52 Pounds in 52 Weeks: My Journey to a Healthy New Me – Goals
It’s good to have a road map and directions when you’re traveling a new road – or at least a GPS. Wouldn’t it be nice if there were a GPS for your diet? It would keep you on track, tell you when to make a u-turn, when you’re going the wrong way, healthy restaurants nearby, where to find your gym. That would be great! I don’t have a GPS for my diet, but I have goals! I have lots of goals. Here they are:
- Log my food & exercise. I will use My Fitness Pal to log my activity and food daily. Right now I’m not sure how many calories I am consuming or should be consuming, so I don’t have a specific calorie goal, but the important thing is that I record it.

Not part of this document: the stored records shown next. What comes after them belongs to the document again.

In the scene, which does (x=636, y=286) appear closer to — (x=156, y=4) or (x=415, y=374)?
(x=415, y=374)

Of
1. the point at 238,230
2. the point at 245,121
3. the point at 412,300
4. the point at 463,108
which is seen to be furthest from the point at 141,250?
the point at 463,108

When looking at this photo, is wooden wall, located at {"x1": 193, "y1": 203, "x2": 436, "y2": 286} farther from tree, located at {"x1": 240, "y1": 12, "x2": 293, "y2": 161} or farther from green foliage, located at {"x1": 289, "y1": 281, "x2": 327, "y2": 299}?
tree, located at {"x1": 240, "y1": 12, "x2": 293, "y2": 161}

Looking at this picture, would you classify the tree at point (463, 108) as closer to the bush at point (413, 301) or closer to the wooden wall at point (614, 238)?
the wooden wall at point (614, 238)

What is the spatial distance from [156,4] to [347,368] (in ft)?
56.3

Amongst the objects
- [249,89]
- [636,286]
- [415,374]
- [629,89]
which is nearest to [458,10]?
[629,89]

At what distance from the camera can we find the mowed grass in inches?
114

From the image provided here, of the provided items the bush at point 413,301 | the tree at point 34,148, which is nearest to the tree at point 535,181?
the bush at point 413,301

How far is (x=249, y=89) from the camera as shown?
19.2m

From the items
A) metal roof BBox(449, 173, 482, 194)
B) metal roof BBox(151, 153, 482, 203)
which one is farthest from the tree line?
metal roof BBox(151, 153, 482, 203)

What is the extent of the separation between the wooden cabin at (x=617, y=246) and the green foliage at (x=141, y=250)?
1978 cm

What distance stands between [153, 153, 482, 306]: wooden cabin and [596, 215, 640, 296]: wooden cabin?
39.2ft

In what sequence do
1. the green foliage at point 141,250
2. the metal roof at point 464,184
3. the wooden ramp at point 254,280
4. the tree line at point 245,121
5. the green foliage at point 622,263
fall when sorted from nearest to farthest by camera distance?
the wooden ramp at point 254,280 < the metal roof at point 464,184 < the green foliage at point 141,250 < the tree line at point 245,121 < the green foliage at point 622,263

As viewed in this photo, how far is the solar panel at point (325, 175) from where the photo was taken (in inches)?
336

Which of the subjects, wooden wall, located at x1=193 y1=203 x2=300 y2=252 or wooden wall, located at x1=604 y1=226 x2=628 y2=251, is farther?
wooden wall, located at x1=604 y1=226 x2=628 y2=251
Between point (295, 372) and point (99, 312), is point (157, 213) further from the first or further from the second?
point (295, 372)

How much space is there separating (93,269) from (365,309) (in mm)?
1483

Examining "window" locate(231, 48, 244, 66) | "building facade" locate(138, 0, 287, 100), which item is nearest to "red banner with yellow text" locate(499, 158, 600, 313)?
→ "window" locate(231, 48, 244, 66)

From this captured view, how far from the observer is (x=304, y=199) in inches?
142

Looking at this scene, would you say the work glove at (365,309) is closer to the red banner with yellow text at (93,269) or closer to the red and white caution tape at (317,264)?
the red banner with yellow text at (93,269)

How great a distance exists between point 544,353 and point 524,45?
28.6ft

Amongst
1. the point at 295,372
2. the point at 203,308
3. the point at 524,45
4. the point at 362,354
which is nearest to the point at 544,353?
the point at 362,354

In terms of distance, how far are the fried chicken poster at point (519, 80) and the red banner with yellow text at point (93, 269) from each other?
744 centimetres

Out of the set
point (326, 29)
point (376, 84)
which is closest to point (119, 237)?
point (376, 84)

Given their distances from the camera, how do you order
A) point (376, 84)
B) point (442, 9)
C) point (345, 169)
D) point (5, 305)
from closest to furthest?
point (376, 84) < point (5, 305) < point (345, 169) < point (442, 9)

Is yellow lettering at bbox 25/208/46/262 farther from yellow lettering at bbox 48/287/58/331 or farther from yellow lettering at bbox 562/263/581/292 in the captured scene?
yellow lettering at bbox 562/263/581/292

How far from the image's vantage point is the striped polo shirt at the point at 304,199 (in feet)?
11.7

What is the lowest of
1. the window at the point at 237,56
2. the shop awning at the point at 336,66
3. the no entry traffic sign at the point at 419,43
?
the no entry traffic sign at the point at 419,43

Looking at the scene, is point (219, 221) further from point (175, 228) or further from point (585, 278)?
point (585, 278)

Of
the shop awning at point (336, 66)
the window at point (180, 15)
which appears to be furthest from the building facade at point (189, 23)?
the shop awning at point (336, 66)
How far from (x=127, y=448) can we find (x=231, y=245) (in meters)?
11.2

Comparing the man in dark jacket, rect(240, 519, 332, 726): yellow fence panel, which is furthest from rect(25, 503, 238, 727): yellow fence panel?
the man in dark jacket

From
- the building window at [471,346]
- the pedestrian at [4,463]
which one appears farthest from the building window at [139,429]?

- Follow my E-mealz Portion Controlled plan. Every week, E-mealz posts great menus with the shopping list! It really is EASY. I just print the menu, buy the groceries and follow the easy recipes. Our family subscribes to the Portion Controlled plan for Walmart. I don’t follow Weight Watchers, but the Portion Controlled menu gives the Points for each part of the meal, a real plus for those that do follow WW. And did I mention it’s only $5 a month?
- Eliminate my addiction to sugar. I love sugar. It’s one of my nicknames. My hubby says I’m made from it. Maybe that’s a sign I eat too much of it. I add sugar to my cereal in the morning. I’ve tried Sweet N’ Low and Splenda, but it’s just not the same. But NO more, I’m cutting out the sugar from my cereal. It’s just not an option for me any longer. (I actually have an idea for a whole new breakfast routine, but I’m posting that later.) For one month I am going to eliminate added sugar from my diet. Natural sugars in fruits or foods are fine – but no candy, cookies, cakes, jelly, syrup, etc. I will start this in February – it will be like observing Lent early.
- Exercise 5 days a week. I need to exercise to make my weight loss goals happen, so this is a no-brainer. For the next two months I am going to follow the Couch to 5K plan. It’s a three day a week plan, so the other two days I’m going to focus on weights with a brisk walk or bike ride.
- Participate in a 5K. I actually have two of them in mind. One is the first weekend in May during my town’s local spring festival. The other is The Color Run in June. Right now, my goal is to finish. A loftier goal is to run more than walk.
- Get a smartphone or iPod touch. I used to think of these as luxuries, but there are so many apps out there that I can use to track food, exercise, heartrate. Plus there’s the bonus of using the music player to keep me moving quick during exercise that I no longer feel like it’s a luxury, but a necessity. Besides, there is always a good sale to find, so this ought to be an easy goal to accomplish!
- Get more sleep. I am so tired in the afternoons at work and some days I feel like I could take a nap on the way home. Then I get some weird burst of energy around 9:00 p.m. and end up watching the news and the re-runs of sitcoms afterwards and before I know it, it’s midnight! When I need to get up by 5:00 a.m. to exercise, that’s not nearly enough sleep. So my new bedtime is 10:00 p.m. sharp.
- Blog on my progress of my goals and post my weight. I will do this weekly. Once a month I will take my measurements. I plan to create another area of my blog where I can record my stats. So if my friends don’t care to know my bust size, they aren’t forced to read it! 🙂 It’s more for my benefit to see it summarized in one spot and maybe with progressive pictures as well. Tomorrow I will post my stats for the first time – no more hiding, I’m gonna let it all out (hope this leads to more accountability and motivation)!
- Lose 52 Pounds in 52 Weeks. This of course is my ultimate goal!!! One pound a week sounds completely doable! And if I accomplish my other goals, this one seems sure to follow.
Hoping all these goals add up to a great road map on my journey! What are your goals for the year?